Immigrants Add Value to Local Economy, Says the Executive Director of Catholic Charities in East Texas
Date: April 20, 2016
When the Deferred Action for Childhood Arrivals (DACA) policy passed in 2012, Nell Lawrence, the executive director of Catholic Charities in East Texas, didn’t expect it to impact her life very much. DACA shields many young undocumented immigrants from deportation and allows them to work here legally. But Lawrence expected this population to be too frightened to come forward and ask her office for help. She was wrong. “I totally misjudged,” Lawrence says. “We had to implement a new system at our office simply to keep track of everyone that was coming to our door. And they’re still coming!”
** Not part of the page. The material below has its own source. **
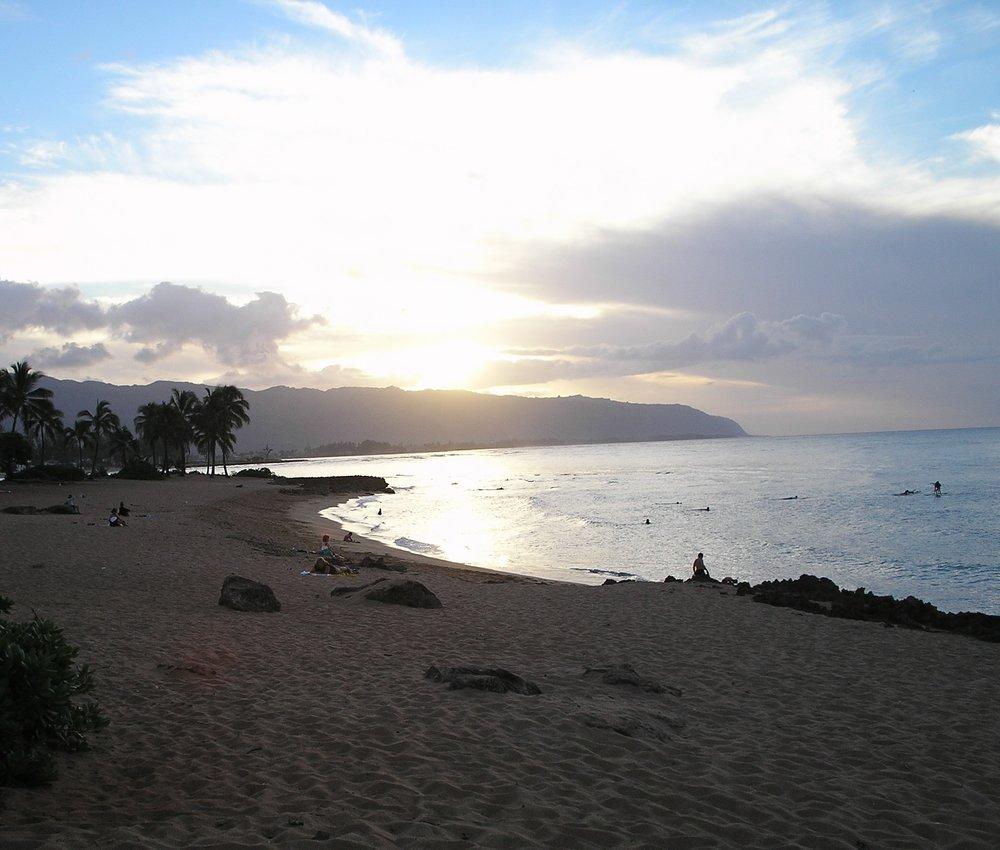 haleiwa alii beach park 11-2005.JPG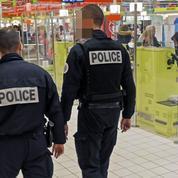 Dans les stades et les centres commerciaux, les vigiles imposent leur loi aux policiers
The office, which has five full-time employees, has since helped hundreds of immigrants file their DACA paperwork. (They also offer green card assistance.) “They’re just like you and me,” Lawrence says of the immigrants in her community of Tyler, Texas. “They’re not trying to steal anything from anyone or take a job away, they’re just trying to live and let live.” She adds that many of the people she’s worked with are already contributing to the IRS, despite their status. “They have their individual taxpayer identification numbers and they’re paying their taxes, hoping that it will benefit them in the long run, even if they won’t see the benefits immediately.” Those who weren’t filing taxes, she says, refrained out of fear. “They were worried about that paper trail,” Lawrence says. “But I told them, the IRS doesn’t care about your status, they just want your money!”
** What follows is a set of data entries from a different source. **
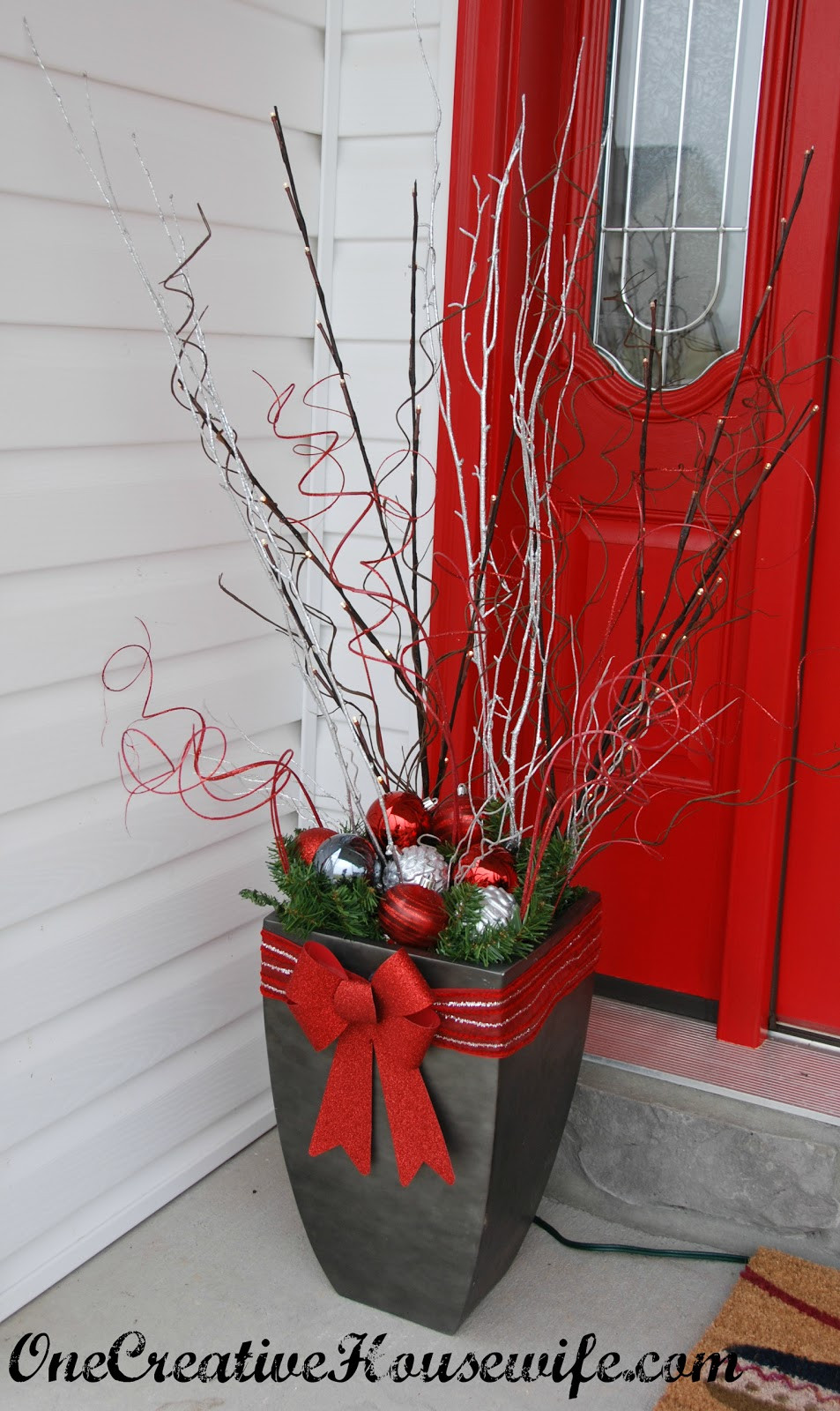 Best ideas about Outdoor Christmas Decor . Save or Pin e Creative Housewife My Outdoor Christmas Decorations Now.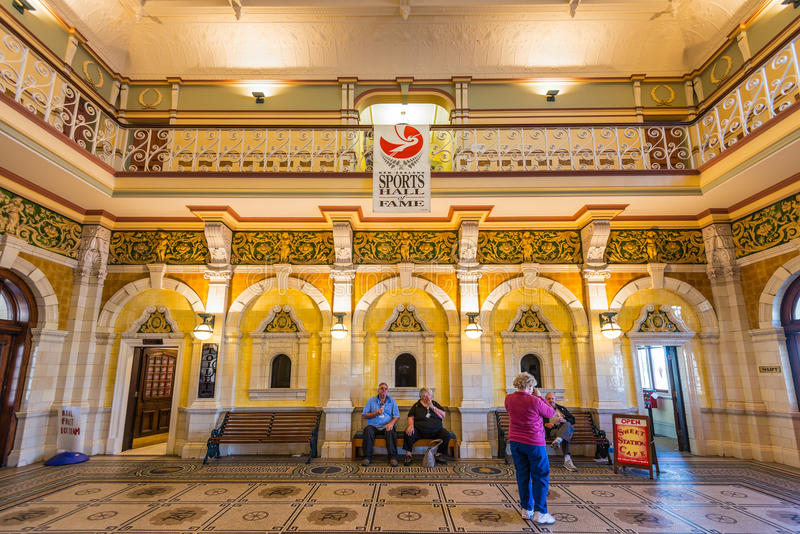 Железнодорожный вокзал Данидина стоковые фотографии rf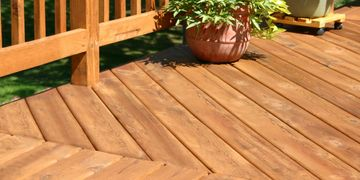 Picture of a redwood deck by eagle construction Vallejo, ca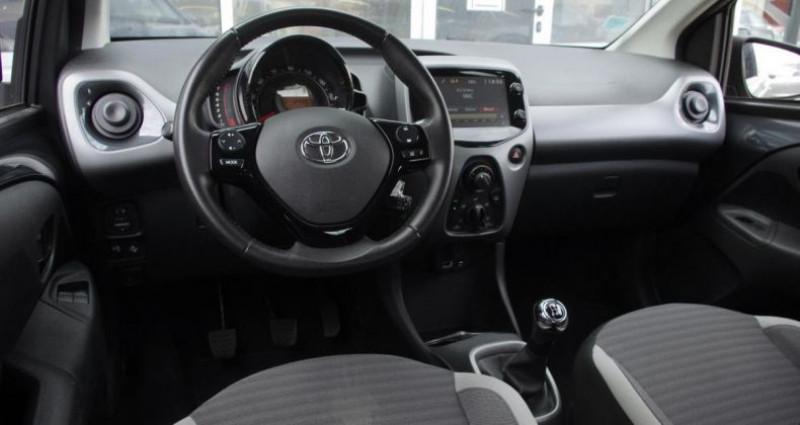 Toyota Aygo II (2) 1.0 VVT-I X-PLAY Gris occasion à Chambourcy - photo n°2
The people who are here should not be penalized for the failure of America’s immigration system.
From top to bottom, Lawrence believes the immigration system is broken. She believes that we, as a society, must operate within the law, but the laws as they currently exist are not working in anyone’s favor. Her son-in-law is a border patrol guard in west Texas, and the two have talked about the hardships undocumented immigrants endure, from the minute they attempt to cross the border to years later, when they’re contributing members of a community but are still unable to step out of the shadows. “The people who are here should not be penalized for the failure of America’s immigration system,” Lawrence says. “Assuming they have not committed a major crime, let them stay. There’s value to the whole economy for letting them stay legally with a pathway to citizenship—or not! A lot of them don’t want to be citizens. They just want to make enough money to send it home to their families. And what’s the harm in that? I don’t see it.”
Many immigrants in the area work in local restaurants or are agricultural workers – Tyler considers itself the rose-growing capital of the United States – and are performing work that American residents have not pursued for years. “It’s hard labor, physical labor, and the pay is still fairly low,” Lawrence says, adding that in addition to immigration reform, she’d like to see legislation to better protect foreign workers from unfair treatment. “Those jobs require young, physically able people, and young Americans have big eyes and big wants, and they don’t think they can get the things they want working on a farm or a sweet potato field. American people would have to be really desperate to do that kind of labor. People refuse to see [these laborers] as individuals, and think immigrants threaten their livelihood. But that’s simply not the case.”